The scarlet Rhododendron arboreum, was first introduced into British'gardens in 1820, from Nepal. The late James Cunningham, nurseryman in Edinburgh, found it in a London nursery, bought it for a high price and took it home. The peculiar comeliness of its foliage attracted his love for the plant. When it bloomed, he was transported with joy. The leaves are of a delicate, green on the upper sides, and richly silvered on beneath. The blossom is of rich scarlet crimson of great brilliancy, and of the finest texture. The plant was a model of perfection. During its season of blooming, other species were set around it, to be impregnated by it, to originate new varieties. I had the care of it from the autumn of 1831, to the late spring of 1834. During that time the nursery was like a fair with numerous visitors to see it when in bloom (May). A dozen of other species were set under and around it to be impregnated by it; but as the flower-bells were three inches in diameter and deep, the trusses immensely large, it was feared the pollen might not flow beyond them freely, artificial impregnation was resorted to, and was fully successful.

In the morning much honey was in every bell, and was sucked out by bog-reeds to prevent the pollen from being clogged. The plant bore seeds plentifully, and increased the original species. The impregnated plants also were prolific in seed-bearing, from which numerous new and superior varieties were produced. During my time a new greenhouse was erected for their growth. It was one hundred and fifty feet long and sixteen feet wide, with an elevated bark-pit (bed). The plants were all grown in pots and plunged in the bark-pit. By the descriptions of the original species and the choice varieties in the magazines, Comely Bank Nursery became celebrated all over the United Kingdom, and also over the continent of Europe.
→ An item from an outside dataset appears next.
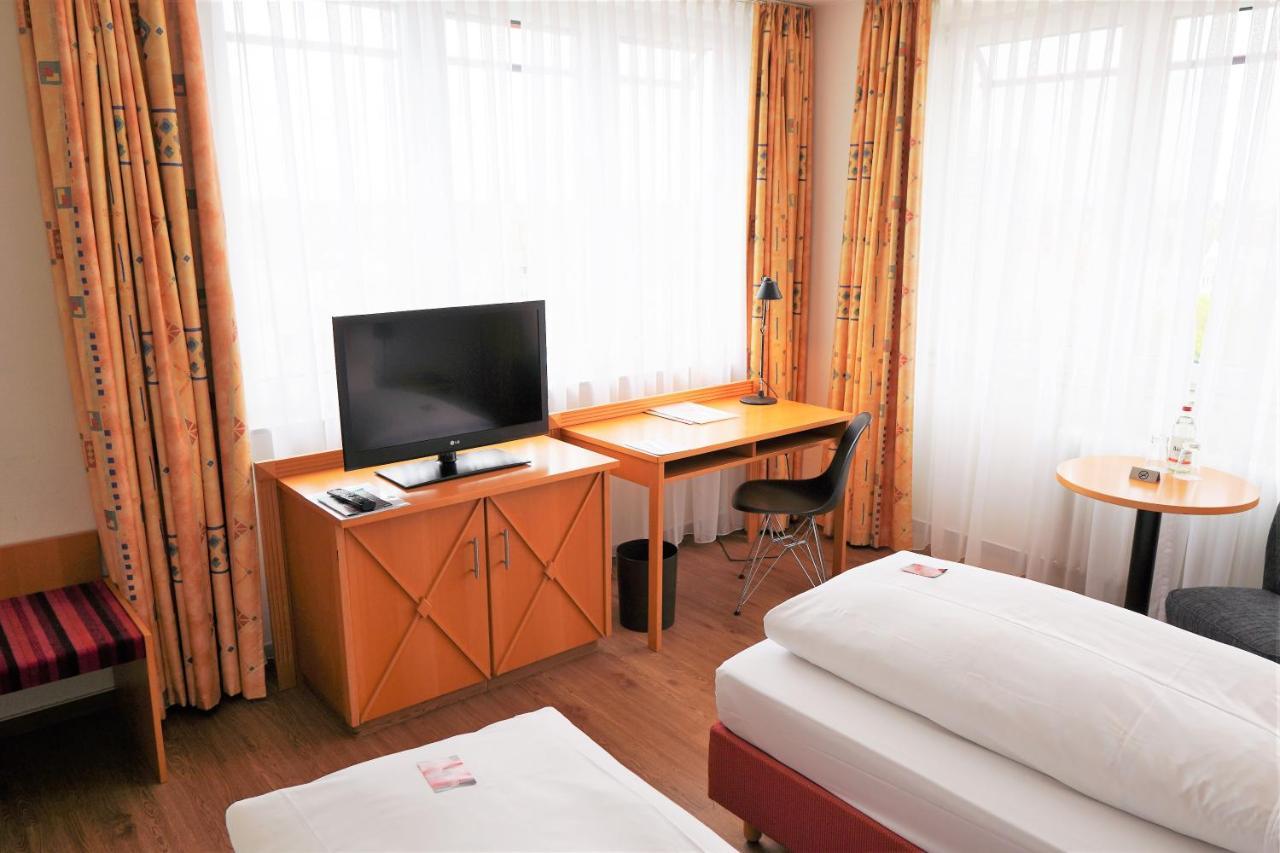 Cityhotel Konigstrasse Deutschland Hannover Booking Com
The demand for them was far beyond the supply. I never saw such a splendid plant as is the scarlet Rhododendron arboreum when in bloom, and never knew of a plant so universally admired and sought for.

Since my time, by the works of others, (the Waterers etc, of England, and Houttes of Belgium,) the Rhododendron has been made by new superior species, the most valued and beautiful genus of ever-blooming shrubs all over Europe. Many are hardy, and grown in large masses in open pleasure grounds. Others more tender, are grown in greenhouses. Large houses are filled with them. No wealthy estate there is without its collection of Rhododendrons.